The summit ran May 5 to 7 at Copenhagen Concert Hall and brought together more than 1,000 stakeholders, from brands and retailers to NGOs, policymakers, manufacturers, innovators and adjacent industries, under the theme Building Resilient Futures. Global Fashion Agenda, which launched the event in 2009 as a COP15 side event, has spent years positioning it as fashion’s leading sustainability forum. This edition felt more pragmatic and more transactional, with the industry treating sustainability as a competency that protects margins, not just a moral pose.

WWD captured that shift through Leyla Ertur, head of sustainability at H&M Group, who said there is “great commercial value” in investing in the reverse supply chain. That line tells you everything about where the conversation has landed. Circular systems are no longer being framed only as climate repair; they are being sold as a way to make fashion more durable, more efficient and less exposed to disruption. Business of Fashion described the same recalibration as a rebranding of sustainability around financial value and business survival.

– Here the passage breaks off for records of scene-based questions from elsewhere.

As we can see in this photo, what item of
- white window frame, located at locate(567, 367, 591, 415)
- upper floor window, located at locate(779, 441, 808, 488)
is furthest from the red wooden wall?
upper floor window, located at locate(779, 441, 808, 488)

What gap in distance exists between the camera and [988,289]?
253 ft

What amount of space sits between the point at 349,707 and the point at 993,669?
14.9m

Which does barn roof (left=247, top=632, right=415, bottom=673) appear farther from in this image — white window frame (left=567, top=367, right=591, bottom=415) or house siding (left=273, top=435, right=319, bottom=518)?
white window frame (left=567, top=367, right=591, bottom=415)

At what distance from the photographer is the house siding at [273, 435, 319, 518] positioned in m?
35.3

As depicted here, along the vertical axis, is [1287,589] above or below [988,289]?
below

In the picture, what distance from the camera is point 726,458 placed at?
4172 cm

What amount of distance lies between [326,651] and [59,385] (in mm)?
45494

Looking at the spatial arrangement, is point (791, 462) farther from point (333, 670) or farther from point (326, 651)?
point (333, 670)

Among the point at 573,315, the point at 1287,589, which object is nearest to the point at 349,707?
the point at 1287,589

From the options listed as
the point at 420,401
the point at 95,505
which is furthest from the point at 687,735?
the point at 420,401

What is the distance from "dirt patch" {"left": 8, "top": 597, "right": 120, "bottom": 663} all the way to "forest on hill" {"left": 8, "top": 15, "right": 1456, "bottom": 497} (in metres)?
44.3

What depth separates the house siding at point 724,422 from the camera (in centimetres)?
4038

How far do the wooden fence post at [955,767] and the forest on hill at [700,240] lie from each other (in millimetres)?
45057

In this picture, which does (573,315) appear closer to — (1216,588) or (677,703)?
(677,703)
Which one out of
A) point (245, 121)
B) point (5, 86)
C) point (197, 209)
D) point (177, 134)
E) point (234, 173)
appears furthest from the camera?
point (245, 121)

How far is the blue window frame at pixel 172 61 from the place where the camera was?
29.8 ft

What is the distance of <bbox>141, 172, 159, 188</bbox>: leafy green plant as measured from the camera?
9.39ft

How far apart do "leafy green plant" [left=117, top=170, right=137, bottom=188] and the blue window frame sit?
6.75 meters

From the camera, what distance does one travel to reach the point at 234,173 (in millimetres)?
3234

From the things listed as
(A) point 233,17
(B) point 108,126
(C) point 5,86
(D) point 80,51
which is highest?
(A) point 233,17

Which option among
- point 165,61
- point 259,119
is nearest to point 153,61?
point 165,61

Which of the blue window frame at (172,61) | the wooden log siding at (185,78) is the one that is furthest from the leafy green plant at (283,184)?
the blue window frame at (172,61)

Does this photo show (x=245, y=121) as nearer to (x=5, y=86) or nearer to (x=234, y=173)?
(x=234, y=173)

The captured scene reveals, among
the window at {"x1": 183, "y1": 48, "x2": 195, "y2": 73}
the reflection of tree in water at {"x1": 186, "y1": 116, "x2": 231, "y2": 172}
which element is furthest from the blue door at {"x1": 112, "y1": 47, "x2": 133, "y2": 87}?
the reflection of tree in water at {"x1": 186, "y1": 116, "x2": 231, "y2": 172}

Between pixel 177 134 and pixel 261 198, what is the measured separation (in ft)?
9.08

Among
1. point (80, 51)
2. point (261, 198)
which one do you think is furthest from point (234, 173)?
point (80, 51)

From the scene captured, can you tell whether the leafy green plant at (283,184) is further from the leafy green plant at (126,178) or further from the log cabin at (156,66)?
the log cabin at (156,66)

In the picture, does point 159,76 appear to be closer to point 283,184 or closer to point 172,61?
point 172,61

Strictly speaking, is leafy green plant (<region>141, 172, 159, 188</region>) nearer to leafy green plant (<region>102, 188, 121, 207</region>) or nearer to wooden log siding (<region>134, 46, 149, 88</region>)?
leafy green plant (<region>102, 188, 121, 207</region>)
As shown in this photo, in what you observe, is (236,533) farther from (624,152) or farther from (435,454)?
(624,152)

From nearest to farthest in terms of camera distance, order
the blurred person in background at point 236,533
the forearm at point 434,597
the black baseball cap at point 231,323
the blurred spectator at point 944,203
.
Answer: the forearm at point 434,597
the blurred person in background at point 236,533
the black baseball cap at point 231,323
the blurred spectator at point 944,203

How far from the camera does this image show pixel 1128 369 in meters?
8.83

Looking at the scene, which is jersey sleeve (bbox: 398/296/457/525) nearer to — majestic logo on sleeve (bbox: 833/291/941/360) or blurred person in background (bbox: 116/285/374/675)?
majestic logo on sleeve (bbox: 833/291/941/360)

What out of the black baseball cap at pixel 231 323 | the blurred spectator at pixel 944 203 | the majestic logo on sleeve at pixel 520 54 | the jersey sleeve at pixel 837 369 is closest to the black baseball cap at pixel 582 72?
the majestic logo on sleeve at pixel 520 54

But reverse flows do not land equally everywhere. Eco-Age said frontline communities and workers in the global fashion supply chain were largely absent from the summit, even as panels kept circling back to circularity. That absence matters because used-clothing trade is already a livelihood system, not just an end-of-life strategy. A 2024 report cited by just-style estimated 1.28 million people are employed in Africa’s second-hand clothing sector and 2.5 million depend on its income, while another report on East Africa said the sector supports 3.4 million jobs.
The pressure point is obvious in places like Chile, where UNECE said 124,000 tonnes of second-hand textiles entered the country in 2022 alone, much of it later disposed of. UNECE linked that surge to globalization, fast fashion and low-cost synthetic fibres, and UNEP has already launched a Circularity and Used Textile Trade project in Ghana, Kenya, Pakistan and Tunisia to separate reusable textiles from waste and reduce environmental, economic and social harms. That is the real split in fashion right now: for some markets, circularity looks like infrastructure. For others, it looks like imported surplus with the power to crush local textiles, informal work and craft economies.